Surely there are better solutions than spending money on a fast lens! Could I have used a cheaper lens? Not with those settings: the picture would have been too dark.

  • Higher ISO then? No, most cameras will not go higher than 1,600 – or if they do, much noise results.
  • Longer shutter speed? No, the girl would have been a big blur.
  • Just use Flash? No, the black walls did not afford flash bounce capability and direct flash would lead to a really bad picture.

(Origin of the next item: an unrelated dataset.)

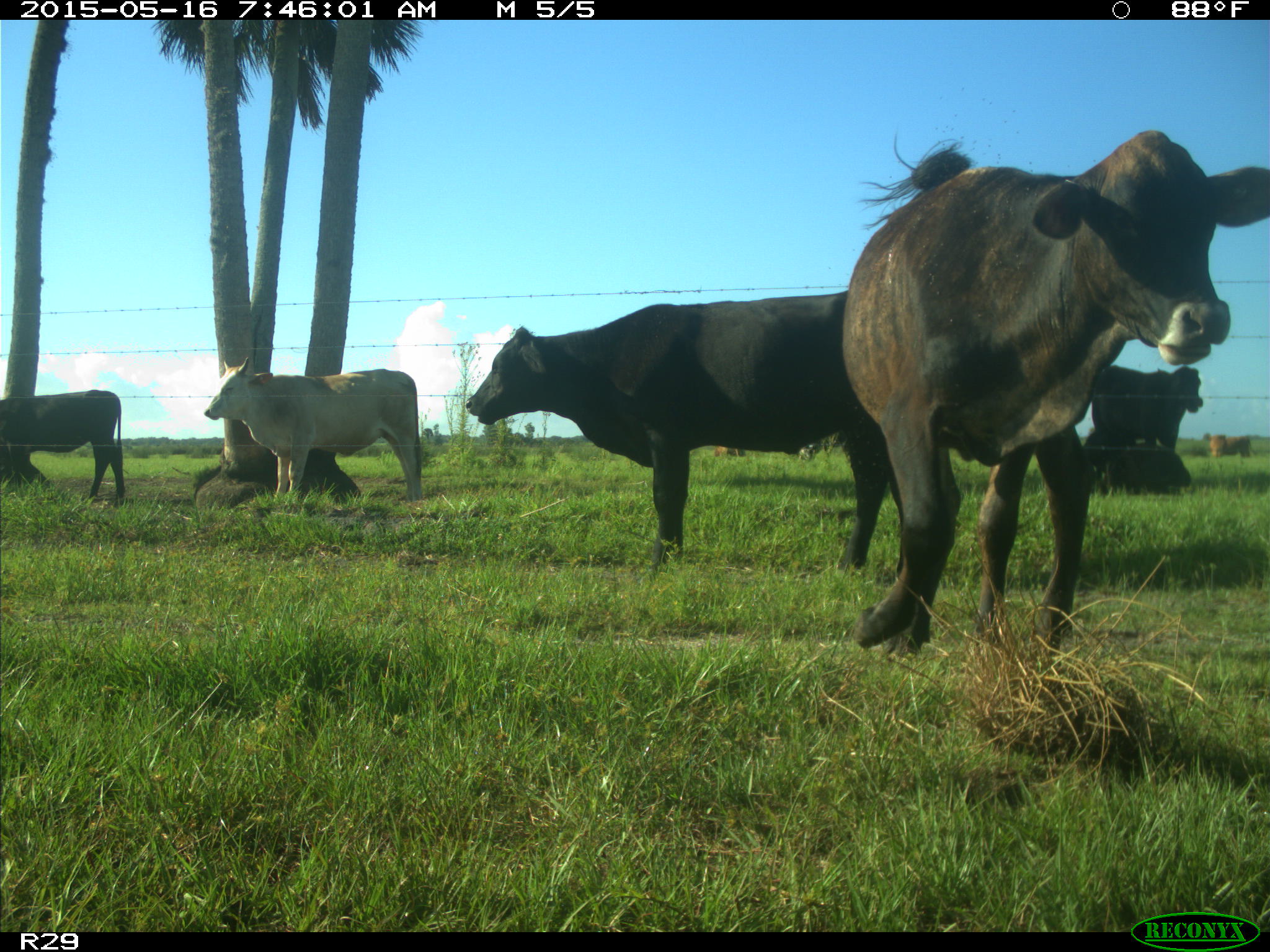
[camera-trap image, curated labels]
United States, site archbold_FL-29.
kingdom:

So, sometimes you need the power of fast prime (fixed focal length) lenses. And that is why my 35mm f/1.4 lens is my favourite party lens.

Zoom zoom zoom.

A beginner’s question this time:

What does zoom have to do with wide angle? I thought they were two opposite things!

Not necessarily. A “zoom” lens is simply an adjustable lens. As opposed to a prime lens.

What you are perhaps confusing with a “zoom” lens, dear student, is a telephoto lens.

Let me explain.

There are two main types of lenses:

  1. Zoom – this means adjustable focal length.
  2. Prime – this means not adjustable: you have to zoom in by stepping forward.

And, an entirely unrelated classification, there are various lengths of lenses:

  • Wide angle – roughly, less than 24mm on a crop camera
  • Standard – roughly, 30-40 mm on a crop camera
  • Telephoto – roughly, longer than 50 on a crop camera

So a 10-20mm zoom lens is a wide angle zoom lens. A 24-105 zoom lens is a wide-to-telephoto zoom. A 24mm prime is a wide angle prime lens. And so on!

f/1.8 lens, stopped down, shot with f/1.4 lens, open

I have many times recommended 50mm f/1.8 lenses, and I’ll try to inspire you once more to go out and get one right now. Most manufacturers have a cheap lens like this:


As you will have heard me say many times, this lens is cheap, small, light, fast and sharp.

Ideal for portraits or for low-light subjects or images where you want to dramatically blur the background. If this lens is not in your kit yet, I recommend you add it immediately.